# Craftsman 32cc Bushwacker losing power



## ramathiam (Aug 25, 2005)

I've owned a Craftsman 32cc Bushwacker model 989-795040 since it was new. 

The problem I've started seeing is that it will lose power under load. If I'm trying to use it in heavy grass, the engine will start to drag and sometimes almost cut off. 

Any ideas on what I can look at?

Also, this beast vibrates like crazy when running and rocks back and forth fairly aggressivly while idling sitting on the ground. Is this normal? Is there any way to smooth it out? Its acted this way since I purchased it.

Thanks for any help.


----------



## hankster (Jan 1, 1998)

That models was originally made by McCullough (no longer in business). Just a quick guess would be that it is starting to run a little lean, try opening the high end needle on the carb about 1/4 turn. Really no way to smooth them out... it's just the way they run. You could increase the idle speed a bit and that would help some.


----------



## ramathiam (Aug 25, 2005)

Thank you very much. I'll give it a shot. Do you know where I could get a copy of the manual for this trimmer? Sears lists it as unavailable.


----------



## hankster (Jan 1, 1998)

I really have no idea since McCullough is no longer in business but I believe it is the same model as the McCullough Eager Beaver. Not sure what you want to know about it that a manual may tell you but feel free to ask and maybe I can answer.


----------

INPUT
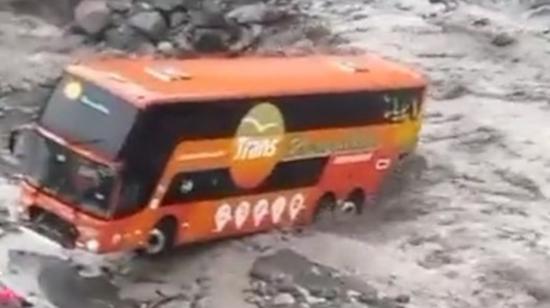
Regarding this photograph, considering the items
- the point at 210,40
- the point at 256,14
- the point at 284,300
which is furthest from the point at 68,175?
the point at 256,14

PROBLEMS TO WORK ON
1. Please reprint the part of the trimmer thread that opens with the words containing "The problem I've" and closes with "almost cut off.", substituting "tall weeds" for "heavy grass".
2. Transcribe every one of the rows that follow the trimmer thread line by line, omitting the pictures.

EXPECTED ANSWERS
1.
The problem I've started seeing is that it will lose power under load. If I'm trying to use it in tall weeds, the engine will start to drag and sometimes almost cut off.

2.
Regarding this photograph, considering the items
- the point at 210,40
- the point at 256,14
- the point at 284,300
which is furthest from the point at 68,175?
the point at 256,14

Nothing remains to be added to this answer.